John Sakellis, Vice President of the Federation of Dodecanese Societies, welcomed everyone to the event in the Patrides Cultural Center, and served as Master of Ceremonies for the event. Bishop Apostolos led the prayer and Katia Zala sang the National Anthem of Greece and the Star-Spangled Banner. The Federation of Dodecanese Societies President George Andriotis spoke movingly about the historic significance of the 70th anniversary of unification, noting the pride the people of the islands feel and the honor we give to those who fought for freedom from Italian oppression from 1912 until unification decades later.
He said, “March 7, 1948 was a landmark day and will remain a beacon and a reference point that secured, plain and direct, our Greek foundation. Our Greek civilization was recognized and our Greek journey continued on the one and only road with our unaltered Greek traditions, the immortal Greek language, and the enormous philosophic and artistic achievements.” Andriotis noted the Colossus of Rhodes, one of the Seven Wonders of the Ancient World, Kleovoulos of Rhodes, one of the Seven Sages, the father of medicine, Hippocrates of Kos, the Aesclepio of Kos was decorated with paintings including the Emerging Aphrodite, by the famous artist Apeles of Kos, and Dodecanese artists created the Laocoon, and the Nike of Samothrace on display at the Louvre.
“Greek civilization did not have geographic borders, it had centers and Greek communities only,” Andriotis said, and emphasized the need to maintain the Greek language and called for unity among all in the Greek community and organizations especially in reference to the current issues, the Aegean, Cyprus, and Macedonia.
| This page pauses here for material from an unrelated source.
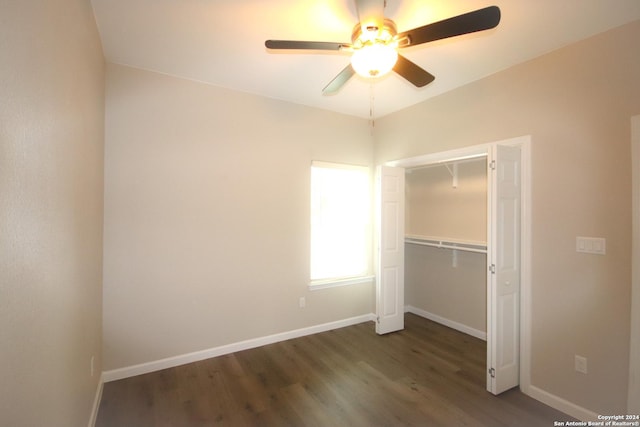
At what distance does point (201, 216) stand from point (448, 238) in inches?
124

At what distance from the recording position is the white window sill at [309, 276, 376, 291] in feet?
11.8

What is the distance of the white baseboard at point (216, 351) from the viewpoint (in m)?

He urged all the Dodecanese societies to take part in the rally for Macedonia on March 18 at the United Nations.
Bishop Apostolos also noted the importance of unity, adding the quote comparing the Dodecanese to twelve diamonds surrounding Mother Greece’s neck, and pointing out that the Panagia protects the islands, as do the patron saints of each island. When he said, “We are so blessed in New York and in America, but when you go back to your island, don’t you feel better?” everyone responded, “Yes!” Bishop Apostolos then noted that from the largest to the smallest island, they all contributed and gave their blood for freedom, and are all equal in the sight of God. He concluded, “Long live Greece, long live America, and long live the Dodecanese.”
Consul General of Greece Konstantinos Koutras said he had intended to begin by speaking about Nisyros, but seeing the banner for Patmos, it occurred to him that the spirit of Emmanuil Xanthos one of the founders of the Filiki Eteria had to wait from 1814 until 1948 for freedom. He pointed out that the 70th anniversary is not just vital to the history of the Dodecanese, but also to all of Greece. Through barbarian invasions, the suffering, the fear that the islands would be destroyed, the people always kept their faith and love of the homeland, and fought for freedom. Koutras concluded with the little-known history of U.S. Senator Charles Andrews of Florida who during World War II sought to help the citizens of the Dodecanese who were being imprisoned because they had Italian passports.
Melina Tsiropoulos sang the Dodecanese Anthem, Vasilis Michaelides recited the poem Elefthera Dodecanesa (Free Dodecanese), and Maria Koutroupis the poem H Enosi tis Dedecanesou (The Unification of the Dodecanese).
Performances by the dance groups of Tilos, Symi, Nisyros, Kalymnos, Kasos, and then the Dodecanese Youth were greeted with enthusiastic applause. The musicians,
Andreas Goustos, Anastasios Sifonios, and Yiannis Mantas, performed the traditional nisiotika with wonderful skill. At the conclusion of the event, everyone joined in the dancing.